Monday, August 4, 2014

An Evening with Leslie Jordan



We recently made a trip to New Hope, PA, to the Rrazz Room supper club, to see Leslie Jordan’s one-man show “Show Pony”. Jordan is, of course, best known for his role as Beverly Leslie on TV’s “Will and Grace”, as well as the film “Sordid Lives” in which he plays Earl “Brother Boy” Ingram,  a mental patient  who’s convinced he’s Tammy Wynette. He makes his entrance in a clown’s outfit, complete with enormous yellow shoes, a red fright wig and the requisite red nose.
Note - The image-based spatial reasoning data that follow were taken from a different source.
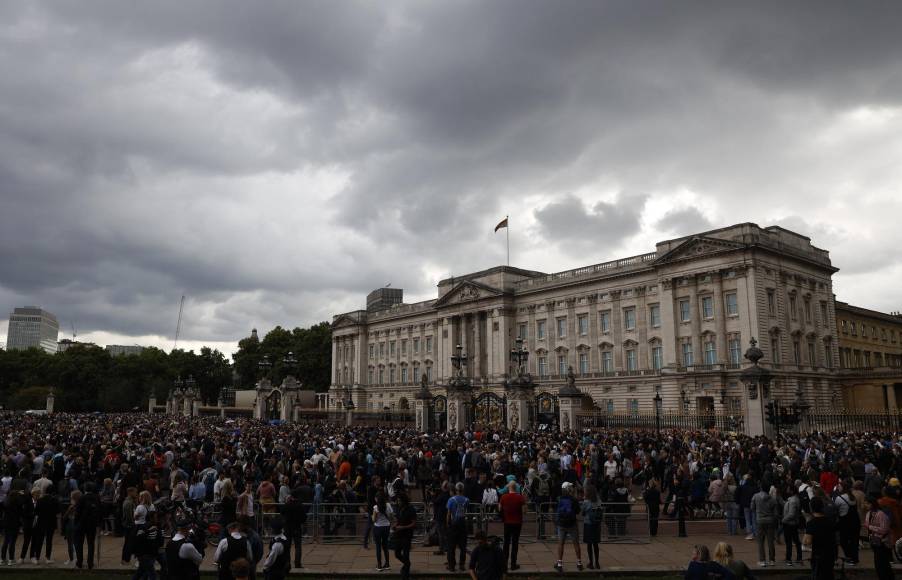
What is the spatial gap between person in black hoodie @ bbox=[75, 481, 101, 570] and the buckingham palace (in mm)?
27419

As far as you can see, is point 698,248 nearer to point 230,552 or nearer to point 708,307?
point 708,307

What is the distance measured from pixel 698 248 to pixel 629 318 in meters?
11.1

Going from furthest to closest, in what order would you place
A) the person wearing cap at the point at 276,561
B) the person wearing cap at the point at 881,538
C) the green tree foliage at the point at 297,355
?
the green tree foliage at the point at 297,355, the person wearing cap at the point at 881,538, the person wearing cap at the point at 276,561

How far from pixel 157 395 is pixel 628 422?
75.6 metres

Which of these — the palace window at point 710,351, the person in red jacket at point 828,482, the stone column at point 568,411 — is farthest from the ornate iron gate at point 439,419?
the person in red jacket at point 828,482

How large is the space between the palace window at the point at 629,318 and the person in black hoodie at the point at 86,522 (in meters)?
59.0

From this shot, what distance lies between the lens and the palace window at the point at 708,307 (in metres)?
58.5

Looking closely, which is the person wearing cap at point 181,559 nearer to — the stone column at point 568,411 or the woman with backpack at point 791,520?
the woman with backpack at point 791,520

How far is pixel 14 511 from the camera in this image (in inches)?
547

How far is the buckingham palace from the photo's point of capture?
5541cm

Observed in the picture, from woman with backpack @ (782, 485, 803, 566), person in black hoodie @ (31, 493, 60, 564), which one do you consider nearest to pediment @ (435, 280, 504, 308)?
woman with backpack @ (782, 485, 803, 566)

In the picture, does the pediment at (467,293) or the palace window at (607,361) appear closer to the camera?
the palace window at (607,361)

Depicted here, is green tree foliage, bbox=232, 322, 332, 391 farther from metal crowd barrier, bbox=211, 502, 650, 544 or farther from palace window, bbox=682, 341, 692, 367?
metal crowd barrier, bbox=211, 502, 650, 544

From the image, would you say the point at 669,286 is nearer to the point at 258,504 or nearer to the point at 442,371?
the point at 442,371
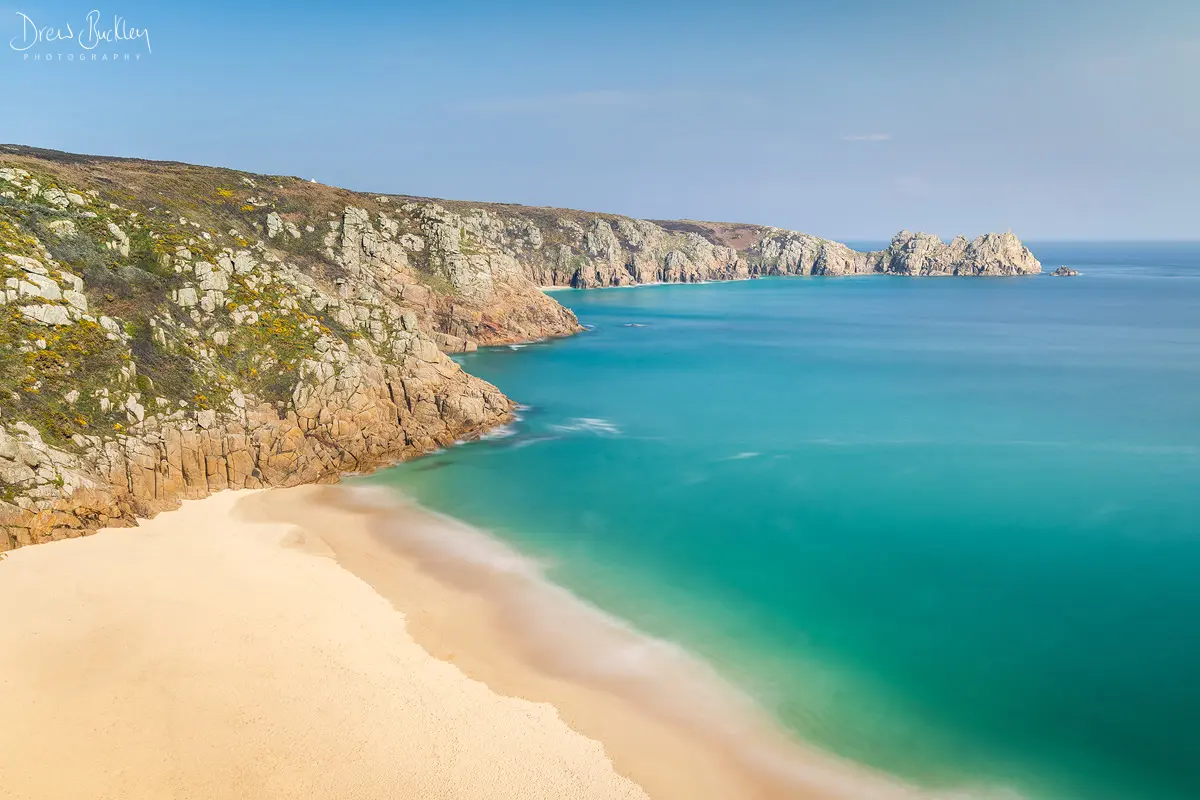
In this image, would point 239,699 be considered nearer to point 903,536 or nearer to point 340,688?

The outfit comes off early in the show, but it serves to underscore the putative theme of “poor, sad clown”. (That and the loop of circus music that played pre-show and all through dinner.)
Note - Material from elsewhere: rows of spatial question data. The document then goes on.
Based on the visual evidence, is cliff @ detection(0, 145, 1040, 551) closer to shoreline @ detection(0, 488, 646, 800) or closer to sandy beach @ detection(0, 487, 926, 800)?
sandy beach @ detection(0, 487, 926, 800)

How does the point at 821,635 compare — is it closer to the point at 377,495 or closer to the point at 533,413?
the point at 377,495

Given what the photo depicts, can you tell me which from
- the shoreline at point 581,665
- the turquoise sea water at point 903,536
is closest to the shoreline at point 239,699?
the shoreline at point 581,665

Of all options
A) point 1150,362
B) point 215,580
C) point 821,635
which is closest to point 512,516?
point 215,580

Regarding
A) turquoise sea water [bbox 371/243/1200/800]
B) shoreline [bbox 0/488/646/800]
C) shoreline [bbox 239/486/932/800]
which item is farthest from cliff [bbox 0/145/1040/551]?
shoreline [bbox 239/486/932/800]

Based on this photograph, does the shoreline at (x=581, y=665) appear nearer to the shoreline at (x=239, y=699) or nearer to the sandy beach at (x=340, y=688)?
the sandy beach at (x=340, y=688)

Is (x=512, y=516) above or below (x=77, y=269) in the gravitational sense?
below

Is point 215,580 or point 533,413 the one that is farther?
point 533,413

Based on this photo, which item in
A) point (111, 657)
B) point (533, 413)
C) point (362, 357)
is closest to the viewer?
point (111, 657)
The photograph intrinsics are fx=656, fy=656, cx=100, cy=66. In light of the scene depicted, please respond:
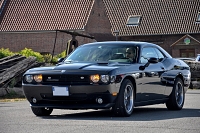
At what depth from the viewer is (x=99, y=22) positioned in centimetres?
6275

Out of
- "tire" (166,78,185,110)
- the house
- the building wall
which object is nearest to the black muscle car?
"tire" (166,78,185,110)

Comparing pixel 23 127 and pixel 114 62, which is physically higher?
pixel 114 62

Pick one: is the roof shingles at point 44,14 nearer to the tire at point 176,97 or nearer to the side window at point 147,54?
the tire at point 176,97

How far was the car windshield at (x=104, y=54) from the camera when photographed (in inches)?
502

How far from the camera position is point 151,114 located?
41.5ft

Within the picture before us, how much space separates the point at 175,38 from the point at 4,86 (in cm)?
4749

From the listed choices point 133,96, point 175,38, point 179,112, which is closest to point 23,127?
point 133,96

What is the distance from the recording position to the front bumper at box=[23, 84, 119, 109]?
11.3 m

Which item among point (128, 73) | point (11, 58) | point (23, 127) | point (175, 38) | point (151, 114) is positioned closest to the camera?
point (23, 127)

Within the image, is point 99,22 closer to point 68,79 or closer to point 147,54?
point 147,54

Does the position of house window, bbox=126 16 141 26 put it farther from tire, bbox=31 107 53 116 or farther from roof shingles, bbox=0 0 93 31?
tire, bbox=31 107 53 116

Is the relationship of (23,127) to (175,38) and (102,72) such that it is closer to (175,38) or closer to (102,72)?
(102,72)

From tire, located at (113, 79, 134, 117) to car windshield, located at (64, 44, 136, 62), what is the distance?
0.93m

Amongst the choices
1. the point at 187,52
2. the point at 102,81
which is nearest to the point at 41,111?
Result: the point at 102,81
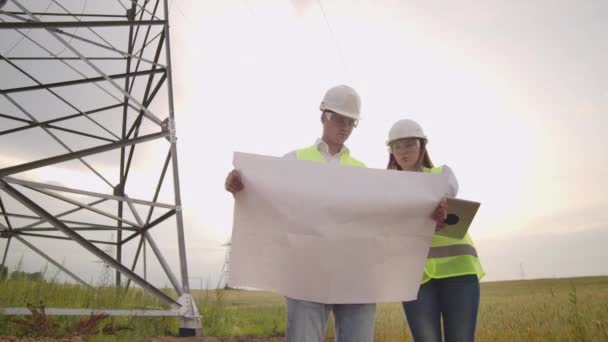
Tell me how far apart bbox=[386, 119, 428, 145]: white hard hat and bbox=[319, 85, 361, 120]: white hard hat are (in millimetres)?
766

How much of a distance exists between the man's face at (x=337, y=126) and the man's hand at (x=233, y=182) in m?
0.72

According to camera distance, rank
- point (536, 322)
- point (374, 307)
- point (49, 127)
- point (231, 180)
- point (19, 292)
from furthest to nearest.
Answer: point (49, 127), point (536, 322), point (19, 292), point (374, 307), point (231, 180)

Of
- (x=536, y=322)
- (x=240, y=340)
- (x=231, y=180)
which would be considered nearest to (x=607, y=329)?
(x=536, y=322)

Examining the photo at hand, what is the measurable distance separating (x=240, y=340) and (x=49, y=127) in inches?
184

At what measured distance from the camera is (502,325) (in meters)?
6.21

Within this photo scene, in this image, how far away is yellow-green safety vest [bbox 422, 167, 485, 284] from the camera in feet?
9.80

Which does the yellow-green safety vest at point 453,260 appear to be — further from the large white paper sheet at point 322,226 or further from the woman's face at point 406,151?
the large white paper sheet at point 322,226

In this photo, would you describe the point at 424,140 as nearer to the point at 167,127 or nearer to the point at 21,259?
the point at 167,127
To say Jordan’s life has been interesting is to understate the case. Sober by his own admission for something like 17 years, it’s been the proverbial roller coaster. While the show chronicles his fascination and disastrous relationships with otherwise “straight” young men, it’s not as comprehensively autobiographical as the other show of his, “Like a Dog on Linoleum”, which I saw some years back. Still, it does give the audience a glimpse into his background in the South, his relationship with his parents, his early school days and anecdotes about his life in show business.

Jordan was born in Chattanooga, TN to devoutly Christian parents. His father was a lieutenant colonel in the Army who died when Jordan was still a child. For years he thought his father was ashamed of him and didn’t love him, until his mother told him of the Christmas eve, when Jordan was three, that his daddy spent scouring Chattanooga for the bride doll Jordan had pleaded for from Santa. His mother, proud of her son’s success, nevertheless wonders why he has to air his dirty laundry in public. “Why,” she asks, “can’t you just whisper it to a therapist?” His fascination with straight men began early, in junior high, with his attraction to a 19 year-old janitor named Elrod. Pulling no punches, he describes this first “relationship” in hilarious, if intimate, detail.
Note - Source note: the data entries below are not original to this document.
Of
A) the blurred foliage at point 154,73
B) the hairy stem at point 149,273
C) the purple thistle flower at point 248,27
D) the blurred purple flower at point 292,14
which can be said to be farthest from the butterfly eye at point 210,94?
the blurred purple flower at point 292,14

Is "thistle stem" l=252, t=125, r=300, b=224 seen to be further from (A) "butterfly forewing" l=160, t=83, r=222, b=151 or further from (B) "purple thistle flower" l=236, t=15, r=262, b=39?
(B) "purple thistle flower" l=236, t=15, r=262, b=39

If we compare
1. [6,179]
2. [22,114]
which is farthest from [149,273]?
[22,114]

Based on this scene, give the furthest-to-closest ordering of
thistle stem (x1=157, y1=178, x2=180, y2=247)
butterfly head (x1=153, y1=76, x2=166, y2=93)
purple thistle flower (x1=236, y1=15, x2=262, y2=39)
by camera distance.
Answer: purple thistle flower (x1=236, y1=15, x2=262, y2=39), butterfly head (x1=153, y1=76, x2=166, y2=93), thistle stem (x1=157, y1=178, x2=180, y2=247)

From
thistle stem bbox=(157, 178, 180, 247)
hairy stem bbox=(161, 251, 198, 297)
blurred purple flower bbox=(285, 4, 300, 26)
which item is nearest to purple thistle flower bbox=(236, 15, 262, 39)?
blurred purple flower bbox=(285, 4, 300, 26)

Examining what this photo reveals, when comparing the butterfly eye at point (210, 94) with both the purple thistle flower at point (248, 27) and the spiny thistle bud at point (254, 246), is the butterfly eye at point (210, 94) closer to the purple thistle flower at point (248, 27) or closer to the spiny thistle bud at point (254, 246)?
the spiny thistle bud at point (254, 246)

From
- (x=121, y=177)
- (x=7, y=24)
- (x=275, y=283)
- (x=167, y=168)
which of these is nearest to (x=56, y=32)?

There are several of these relationships with straight men that Jordan goes through, keeping us laughing all the while. (And “ooh-ing” and “aah-ing” with the reveal of each of the mens’ portraits, larger than life size, as though to prove they were all real.) Still, there was an undercurrent of regret there, over the fact that he’s apparently not been able to maintain a true relationship with a gay man for all these years. A touch of wistfulness crept in at a couple of points, not enough to bring the show to a melodramatic halt; just enough to let us know that the poor, sad clown is, in fact, flesh-and-blood.

By the way, the club itself is a very nice, very intimate venue where there’s a constant stream of cabaret acts week after week. The food was fine, if a bit pricey, as was the service. Depending on the headliner we might just go back.